> [Passage to read]:
Serial analysis of 38 proteins during the progression of human breast tumor in mice using an antibody colocalization microarray

Abstract

Proteins in serum or plasma hold great potential for use in disease diagnosis and monitoring. However, the correlation between tumor burden and protein biomarker concentration has not been established. Here, using an antibody colocalization microarray, the protein concentration in serum was measured and compared with the size of mammary xenograft tumors in 11 individual mice from the time of injection; seven blood samples were collected from each tumor-bearing mouse as well as control mice on a weekly basis. The profiles of 38 proteins detected in sera from these animals were analyzed by clustering, and we identified 10 proteins with the greatest relative increase in serum concentration that correlated with growth of the primary mammary tumor. To evaluate the diagnosis of cancer based on these proteins using either an absolute threshold (i.e. a concentration cutoff) or self-referenced differential threshold based on the increase in concentration before cell injection, receiver operating characteristic curves were produced for 10 proteins with increased concentration, and the area under curve was calculated for each time point based on a single protein or on a panel of proteins, in each case showing a rapid increase of the area under curve. Next, the sensitivity and specificity of individual and optimal protein panels were calculated, showing high accuracy as early as week 2. These results provide a foundation for studies of tumor growth through measuring serial changes of protein concentration in animal models.

Fig. 1.

Schematic outlining the process flow for preparing the slides and performing an antibody colocalization microarray in a snap chip format. a, dAbs are spotted onto an aminosilane-coated slide that is stored in a freezer. cAbs are spotted onto another aminosilane-coated slide with the same spotting layout and transferred to a nitrocellulose-coated assay slide followed by blocking and storage in a freezer. b, both slides are removed from the freezer prior to use. The assay slide is incubated with sample solutions, and then the dAbs are transferred to the assay slide by snapping followed by incubation with streptavidin-Cy 5. Next, the assay results are imaged with a fluorescence microarray scanner, and the data are analyzed.

> [Material provided]:
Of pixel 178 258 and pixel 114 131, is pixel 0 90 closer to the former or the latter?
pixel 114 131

> [What to produce]: In the breast tumor protein study, how many blood samples were collected from each tumor-bearing mouse, and how often? The listing above is separate material, apart from the breast tumor protein study.

> [Solution below]: Seven blood samples, collected weekly.